The FBI has said it may be able to unlock the iPhone of San Bernandino terrorist Rizwan Farook without Apple's help.

Apple confirmed that a court hearing scheduled for today (Tuesday) was postponed at the request of the US Department of Justice (DoJ). The DoJ had previously ordered Apple to help the FBI in unlocking Farook's phone to assist its investigation.

According to a court filing, "an outside party" said it may have a way of getting access to the phone without needing Apple.

"Testing is required to determine whether it is a viable method that will not compromise data on Farook's iPhone," a court filing said.

"If the method is viable, it should eliminate the need for the assistance from Apple."

Apple has so far stood its ground and refused to cooperate with the DoJ's court order, stressing that it would compromise the security and data of hundreds of millions of iPhone users around the world. Some of the world's biggest tech firms have given their support to Apple, with some even submitting an amicus brief - a document that allows parties that are not involved in a court case, but could be affected by its outcome, to have a say.

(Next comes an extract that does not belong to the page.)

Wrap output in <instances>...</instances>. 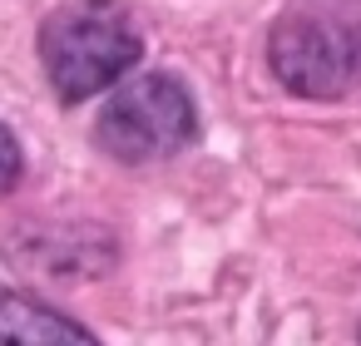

Earlier this month, Apple accused the DoJ of running a "smear campaign" against it, painting the tech giant as "evil" and "anti-American".

The legal battle centres around the iPhone of gunman Rizwan Farook, who killed 14 people and injured several others in California in December last year. The FBI wants access to his iPhone to support its investigation. iPhone have a security feature which deletes all files and data on the device if a passcode is incorrectly entered 10 times, if the user decides to use it. The FBI believes Farook used this feature.

The FBI wants two things from Apple. Firstly, it wants Apple to remove the 10 guess limit before data is deleted. And secondly, it wants Apple to help develop a method of automatically inputting thousands of possible combinations quickly.